**WORK INSTRUCTIONS**
Reproduce the Tansian University passage in full, word for word.

Tansian University (TANU) is located in Umunya, Oyi Local Government Area, Anambra State in Nigeria. It is a private Christian University. It started in Oba, Idemili South Local Government Area as a temporary site, before the permanent site was set up in Umunya. It was founded by Rev Msgr Prof John Bosco Akam. Although, Tansian University is a Private University, the Anambra State government under Governor Peter Obi donated cash and vehicles for its infrastructural upgrade and development. In 2021, Tansian University lost its Founder, Rev Msgr Prof John Akam to death.

Mission

To foster the individual student's intellectual, personal, cultural, and ethical development; 
to build knowledge and restore the pride of the black man by way of a Human Development; 
Total Man Concept driven curriculum; employing innovative, leading edge; teaching and learning methods; 
research and professional services that encourage integrated, life-applicable, life-transforming education, relevant to the context of Science, Technology and Human Capacity Building.

Collection entries
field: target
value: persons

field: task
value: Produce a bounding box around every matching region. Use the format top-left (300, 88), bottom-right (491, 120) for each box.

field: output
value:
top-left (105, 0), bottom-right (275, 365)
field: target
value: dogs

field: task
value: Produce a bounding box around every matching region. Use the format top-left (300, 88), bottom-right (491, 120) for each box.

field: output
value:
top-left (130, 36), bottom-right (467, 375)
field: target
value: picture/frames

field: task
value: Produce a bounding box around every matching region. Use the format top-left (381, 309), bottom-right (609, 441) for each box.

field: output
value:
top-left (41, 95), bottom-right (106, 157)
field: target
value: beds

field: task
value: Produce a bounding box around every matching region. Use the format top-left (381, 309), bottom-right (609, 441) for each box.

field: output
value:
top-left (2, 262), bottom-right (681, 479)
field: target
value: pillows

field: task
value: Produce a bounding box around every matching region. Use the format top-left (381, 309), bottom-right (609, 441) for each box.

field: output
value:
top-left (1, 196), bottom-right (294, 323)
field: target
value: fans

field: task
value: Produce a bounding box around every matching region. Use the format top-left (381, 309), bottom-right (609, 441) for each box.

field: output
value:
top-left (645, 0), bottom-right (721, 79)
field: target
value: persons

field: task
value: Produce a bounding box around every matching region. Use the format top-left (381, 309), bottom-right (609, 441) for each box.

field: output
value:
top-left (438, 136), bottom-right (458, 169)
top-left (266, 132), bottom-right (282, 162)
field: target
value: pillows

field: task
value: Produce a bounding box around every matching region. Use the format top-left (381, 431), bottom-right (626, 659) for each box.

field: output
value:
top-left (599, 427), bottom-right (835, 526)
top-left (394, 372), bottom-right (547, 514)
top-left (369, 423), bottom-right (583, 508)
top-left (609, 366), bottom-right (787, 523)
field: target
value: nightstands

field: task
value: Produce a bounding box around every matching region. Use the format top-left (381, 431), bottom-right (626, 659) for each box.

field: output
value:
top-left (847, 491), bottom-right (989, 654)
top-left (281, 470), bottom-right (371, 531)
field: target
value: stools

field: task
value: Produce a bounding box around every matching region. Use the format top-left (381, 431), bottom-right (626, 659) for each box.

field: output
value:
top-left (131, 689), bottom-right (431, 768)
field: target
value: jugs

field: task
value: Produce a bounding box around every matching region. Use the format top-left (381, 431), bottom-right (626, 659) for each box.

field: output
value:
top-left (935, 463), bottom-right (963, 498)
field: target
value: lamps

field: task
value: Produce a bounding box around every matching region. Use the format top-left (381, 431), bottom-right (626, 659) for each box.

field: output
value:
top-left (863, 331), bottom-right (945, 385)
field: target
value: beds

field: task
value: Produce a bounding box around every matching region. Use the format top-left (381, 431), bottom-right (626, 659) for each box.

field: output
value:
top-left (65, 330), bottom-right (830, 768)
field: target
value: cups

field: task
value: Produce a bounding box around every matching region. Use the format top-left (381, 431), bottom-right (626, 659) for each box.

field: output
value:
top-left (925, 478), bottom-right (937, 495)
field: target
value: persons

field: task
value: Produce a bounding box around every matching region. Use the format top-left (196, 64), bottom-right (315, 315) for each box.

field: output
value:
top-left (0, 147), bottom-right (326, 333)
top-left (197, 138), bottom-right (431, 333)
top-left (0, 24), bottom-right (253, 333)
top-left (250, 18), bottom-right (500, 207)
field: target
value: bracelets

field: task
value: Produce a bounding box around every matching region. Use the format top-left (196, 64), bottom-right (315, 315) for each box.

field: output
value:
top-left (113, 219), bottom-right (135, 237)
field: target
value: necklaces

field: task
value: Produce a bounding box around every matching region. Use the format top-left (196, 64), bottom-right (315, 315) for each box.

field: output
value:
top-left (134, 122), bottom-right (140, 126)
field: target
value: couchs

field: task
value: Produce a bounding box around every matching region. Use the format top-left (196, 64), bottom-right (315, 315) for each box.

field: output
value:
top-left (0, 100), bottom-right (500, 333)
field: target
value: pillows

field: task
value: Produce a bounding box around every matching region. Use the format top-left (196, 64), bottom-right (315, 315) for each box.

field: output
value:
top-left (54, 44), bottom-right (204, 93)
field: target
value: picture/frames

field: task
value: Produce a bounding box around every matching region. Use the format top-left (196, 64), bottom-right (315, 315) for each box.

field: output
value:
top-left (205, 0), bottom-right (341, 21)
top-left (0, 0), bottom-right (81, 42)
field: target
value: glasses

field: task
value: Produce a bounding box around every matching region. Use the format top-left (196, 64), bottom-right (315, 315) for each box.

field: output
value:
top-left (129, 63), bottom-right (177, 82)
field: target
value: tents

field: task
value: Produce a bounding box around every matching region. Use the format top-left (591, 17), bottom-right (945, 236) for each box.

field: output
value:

**SOLUTION FOR THIS PROBLEM**
Tansian University (TANU) is located in Umunya, Oyi Local Government Area, Anambra State in Nigeria. It is a private Christian University. It started in Oba, Idemili South Local Government Area as a temporary site, before the permanent site was set up in Umunya. It was founded by Rev Msgr Prof John Bosco Akam. Although, Tansian University is a Private University, the Anambra State government under Governor Peter Obi donated cash and vehicles for its infrastructural upgrade and development. In 2021, Tansian University lost its Founder, Rev Msgr Prof John Akam to death.

Mission

To foster the individual student's intellectual, personal, cultural, and ethical development; 
to build knowledge and restore the pride of the black man by way of a Human Development; 
Total Man Concept driven curriculum; employing innovative, leading edge; teaching and learning methods; 
research and professional services that encourage integrated, life-applicable, life-transforming education, relevant to the context of Science, Technology and Human Capacity Building.